| AIM OF THE TASK |
Every record that appears below should be transcribed exactly.

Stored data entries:
= = = = = = =

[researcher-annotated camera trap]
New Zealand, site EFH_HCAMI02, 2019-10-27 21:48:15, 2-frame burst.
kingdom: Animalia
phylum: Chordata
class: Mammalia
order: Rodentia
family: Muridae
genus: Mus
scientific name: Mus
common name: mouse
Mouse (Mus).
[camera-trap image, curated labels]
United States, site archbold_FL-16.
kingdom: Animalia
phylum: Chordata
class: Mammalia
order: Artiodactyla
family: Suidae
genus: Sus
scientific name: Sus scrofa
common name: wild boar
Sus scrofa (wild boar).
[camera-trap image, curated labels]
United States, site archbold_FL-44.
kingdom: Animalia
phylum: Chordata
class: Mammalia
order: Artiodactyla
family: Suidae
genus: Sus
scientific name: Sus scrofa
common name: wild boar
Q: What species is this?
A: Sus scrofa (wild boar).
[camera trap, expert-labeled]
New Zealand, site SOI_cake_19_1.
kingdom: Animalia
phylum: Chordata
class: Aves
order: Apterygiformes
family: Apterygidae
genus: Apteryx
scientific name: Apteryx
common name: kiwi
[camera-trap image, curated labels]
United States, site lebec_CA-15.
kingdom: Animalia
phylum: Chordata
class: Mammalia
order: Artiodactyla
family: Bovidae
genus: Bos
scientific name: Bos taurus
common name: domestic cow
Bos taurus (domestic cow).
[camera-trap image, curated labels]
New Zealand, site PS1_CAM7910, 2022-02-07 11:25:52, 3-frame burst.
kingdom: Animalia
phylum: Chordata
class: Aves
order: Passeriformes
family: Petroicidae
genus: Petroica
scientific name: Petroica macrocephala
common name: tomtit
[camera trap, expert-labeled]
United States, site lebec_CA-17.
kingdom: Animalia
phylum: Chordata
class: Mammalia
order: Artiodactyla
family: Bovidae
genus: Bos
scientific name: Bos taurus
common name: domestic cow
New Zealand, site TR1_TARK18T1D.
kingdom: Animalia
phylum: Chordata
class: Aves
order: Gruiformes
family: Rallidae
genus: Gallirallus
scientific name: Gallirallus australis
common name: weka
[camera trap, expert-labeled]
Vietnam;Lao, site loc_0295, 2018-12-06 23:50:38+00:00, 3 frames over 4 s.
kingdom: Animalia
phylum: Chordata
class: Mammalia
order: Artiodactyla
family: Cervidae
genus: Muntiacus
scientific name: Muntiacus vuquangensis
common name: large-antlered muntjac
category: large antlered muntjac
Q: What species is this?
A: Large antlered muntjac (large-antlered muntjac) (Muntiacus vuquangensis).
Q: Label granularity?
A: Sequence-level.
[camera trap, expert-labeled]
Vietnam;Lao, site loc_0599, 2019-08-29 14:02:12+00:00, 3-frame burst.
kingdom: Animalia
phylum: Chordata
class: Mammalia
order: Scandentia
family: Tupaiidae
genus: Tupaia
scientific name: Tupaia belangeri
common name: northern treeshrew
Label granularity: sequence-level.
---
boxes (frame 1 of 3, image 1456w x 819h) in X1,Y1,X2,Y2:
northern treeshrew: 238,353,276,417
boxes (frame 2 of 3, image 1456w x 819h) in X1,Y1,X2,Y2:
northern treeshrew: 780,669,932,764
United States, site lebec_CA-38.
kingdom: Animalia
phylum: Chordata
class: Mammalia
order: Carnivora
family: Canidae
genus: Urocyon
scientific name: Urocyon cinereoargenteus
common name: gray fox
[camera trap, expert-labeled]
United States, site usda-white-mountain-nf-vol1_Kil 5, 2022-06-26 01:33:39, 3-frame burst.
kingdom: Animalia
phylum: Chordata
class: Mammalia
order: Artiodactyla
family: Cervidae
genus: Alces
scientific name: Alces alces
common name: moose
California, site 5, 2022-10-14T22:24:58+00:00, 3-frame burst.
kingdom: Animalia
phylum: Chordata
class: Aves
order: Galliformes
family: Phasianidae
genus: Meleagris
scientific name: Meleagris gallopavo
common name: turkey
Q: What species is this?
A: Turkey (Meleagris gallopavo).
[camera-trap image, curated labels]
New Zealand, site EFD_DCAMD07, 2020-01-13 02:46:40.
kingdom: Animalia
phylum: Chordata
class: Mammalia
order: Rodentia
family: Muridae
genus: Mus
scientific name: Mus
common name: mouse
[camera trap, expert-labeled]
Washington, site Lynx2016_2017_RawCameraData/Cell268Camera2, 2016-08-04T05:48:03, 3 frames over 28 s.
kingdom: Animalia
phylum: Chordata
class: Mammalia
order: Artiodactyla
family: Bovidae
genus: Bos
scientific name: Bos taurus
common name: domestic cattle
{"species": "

= = = = = = =

| EXERCISE RESULT |
[researcher-annotated camera trap]
New Zealand, site EFH_HCAMI02, 2019-10-27 21:48:15, 2-frame burst.
kingdom: Animalia
phylum: Chordata
class: Mammalia
order: Rodentia
family: Muridae
genus: Mus
scientific name: Mus
common name: mouse
Mouse (Mus).
[camera-trap image, curated labels]
United States, site archbold_FL-16.
kingdom: Animalia
phylum: Chordata
class: Mammalia
order: Artiodactyla
family: Suidae
genus: Sus
scientific name: Sus scrofa
common name: wild boar
Sus scrofa (wild boar).
[camera-trap image, curated labels]
United States, site archbold_FL-44.
kingdom: Animalia
phylum: Chordata
class: Mammalia
order: Artiodactyla
family: Suidae
genus: Sus
scientific name: Sus scrofa
common name: wild boar
Q: What species is this?
A: Sus scrofa (wild boar).
[camera trap, expert-labeled]
New Zealand, site SOI_cake_19_1.
kingdom: Animalia
phylum: Chordata
class: Aves
order: Apterygiformes
family: Apterygidae
genus: Apteryx
scientific name: Apteryx
common name: kiwi
[camera-trap image, curated labels]
United States, site lebec_CA-15.
kingdom: Animalia
phylum: Chordata
class: Mammalia
order: Artiodactyla
family: Bovidae
genus: Bos
scientific name: Bos taurus
common name: domestic cow
Bos taurus (domestic cow).
[camera-trap image, curated labels]
New Zealand, site PS1_CAM7910, 2022-02-07 11:25:52, 3-frame burst.
kingdom: Animalia
phylum: Chordata
class: Aves
order: Passeriformes
family: Petroicidae
genus: Petroica
scientific name: Petroica macrocephala
common name: tomtit
[camera trap, expert-labeled]
United States, site lebec_CA-17.
kingdom: Animalia
phylum: Chordata
class: Mammalia
order: Artiodactyla
family: Bovidae
genus: Bos
scientific name: Bos taurus
common name: domestic cow
New Zealand, site TR1_TARK18T1D.
kingdom: Animalia
phylum: Chordata
class: Aves
order: Gruiformes
family: Rallidae
genus: Gallirallus
scientific name: Gallirallus australis
common name: weka
[camera trap, expert-labeled]
Vietnam;Lao, site loc_0295, 2018-12-06 23:50:38+00:00, 3 frames over 4 s.
kingdom: Animalia
phylum: Chordata
class: Mammalia
order: Artiodactyla
family: Cervidae
genus: Muntiacus
scientific name: Muntiacus vuquangensis
common name: large-antlered muntjac
category: large antlered muntjac
Q: What species is this?
A: Large antlered muntjac (large-antlered muntjac) (Muntiacus vuquangensis).
Q: Label granularity?
A: Sequence-level.
[camera trap, expert-labeled]
Vietnam;Lao, site loc_0599, 2019-08-29 14:02:12+00:00, 3-frame burst.
kingdom: Animalia
phylum: Chordata
class: Mammalia
order: Scandentia
family: Tupaiidae
genus: Tupaia
scientific name: Tupaia belangeri
common name: northern treeshrew
Label granularity: sequence-level.
---
boxes (frame 1 of 3, image 1456w x 819h) in X1,Y1,X2,Y2:
northern treeshrew: 238,353,276,417
boxes (frame 2 of 3, image 1456w x 819h) in X1,Y1,X2,Y2:
northern treeshrew: 780,669,932,764
United States, site lebec_CA-38.
kingdom: Animalia
phylum: Chordata
class: Mammalia
order: Carnivora
family: Canidae
genus: Urocyon
scientific name: Urocyon cinereoargenteus
common name: gray fox
[camera trap, expert-labeled]
United States, site usda-white-mountain-nf-vol1_Kil 5, 2022-06-26 01:33:39, 3-frame burst.
kingdom: Animalia
phylum: Chordata
class: Mammalia
order: Artiodactyla
family: Cervidae
genus: Alces
scientific name: Alces alces
common name: moose
California, site 5, 2022-10-14T22:24:58+00:00, 3-frame burst.
kingdom: Animalia
phylum: Chordata
class: Aves
order: Galliformes
family: Phasianidae
genus: Meleagris
scientific name: Meleagris gallopavo
common name: turkey
Q: What species is this?
A: Turkey (Meleagris gallopavo).
[camera-trap image, curated labels]
New Zealand, site EFD_DCAMD07, 2020-01-13 02:46:40.
kingdom: Animalia
phylum: Chordata
class: Mammalia
order: Rodentia
family: Muridae
genus: Mus
scientific name: Mus
common name: mouse
[camera trap, expert-labeled]
Washington, site Lynx2016_2017_RawCameraData/Cell268Camera2, 2016-08-04T05:48:03, 3 frames over 28 s.
kingdom: Animalia
phylum: Chordata
class: Mammalia
order: Artiodactyla
family: Bovidae
genus: Bos
scientific name: Bos taurus
common name: domestic cattle
{"species": "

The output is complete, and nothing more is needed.